Because warnings can be heard over loudspeakers, megaphones, and sirens, Chemical Valley is an audible place, which deeply affects those who live there. Noise pollution bears upon those living in this “sacrifice zone.”

Each Monday at 12:30 p.m., the test sirens sound. These relics of the Second World War remind citizens of the constant invasion of their air by the neighbouring chemical facilities. Alongside wailing sirens, bodies clench as individuals jump for their radios, phones, and televisions to see whether there is any imminent threat. For some, this is little more than the everyday scene, which has destroyed the previous serenity of this place; they barely flinch. In such a seemingly post-apocalyptic environment, sounds mask the silence with which invisible chemicals penetrate bodies.

On June 8, 2011, community members gathered and laid yet another cancer- stricken loved one to rest in their cemetery. The graveyard – whose perimeter is surrounded on all sides by a chain-link fence, smokestacks, junkyards, somewhat clandestine surveillance cameras, and conciliatory cedar trees – looks like an island, displaced from the remaining reserve territory. During the ceremony, as is customary, members gathered around to sing, dance, and drum.
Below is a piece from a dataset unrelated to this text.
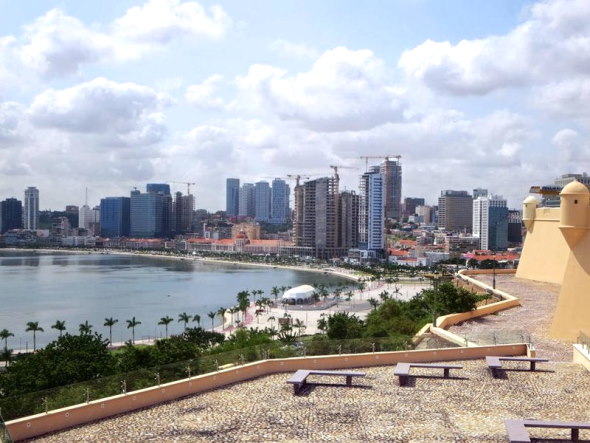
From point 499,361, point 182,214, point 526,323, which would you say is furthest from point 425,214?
point 499,361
That day, the neighbouring industrial vibrations accompanied the beat of the drum as the corpse was lowered beneath the earth’s surface, drowning out the audibility of ceremonial song. Although one might expect that being laid to rest is a peaceful procedure, here it is anything but, as industrial flaring overbears ceremonial reverberations. Not only is Chemical Valley heard, but it is also a stunning aesthetic masterpiece. Sirens, stacks, and steeples dominate the airspace and ensconce the Aamjiwnaang First Nation.

Not only is Chemical Valley heard, but it is also a stunning aesthetic masterpiece. Sirens, stacks, and steeples dominate the airspace and ensconce the Aamjiwnaang First Nation.According to Anishinabek beliefs, the world we live in is not “the real” world. It is a mirror, reflecting what is to come in the spirit world. As bodies enter the spirit world in Aamjiwnaang, the earth perpetually vibrates in response to what is felt above and below the ground. Elders state that the spirits are trapped; they haunt this place, unable to reach the world they are destined for.

The greatest grievance here is that not only do Indigenous peoples in Canada experience the ongoing effects of the tragedies of colonization and the legacy of the residential schools, but now their spirits also remain captured between past and future, which affects the ability of Indigenous peoples to survive and thrive in the present. As the Royal Commission on Aboriginal Peoples has emphasized, many wish to keep such secrets – “ghosts of the past” – hidden.

The haunting semblance of these ghosts lingers today. Although all is not lost, the residential schools were but one nail in the coffin marking what has been lost in this community. With colonization came warfare, epidemics, and the reduction of a vast population to the mere “sample size” remaining today.

The Aamjiwnaang First Nation graveyard is the ultimate symbol of Canadian entrapment, a living trace of our collective history and reflective of all that we would like to store away beyond immediate vision and out of mind: our skeletons in the closet.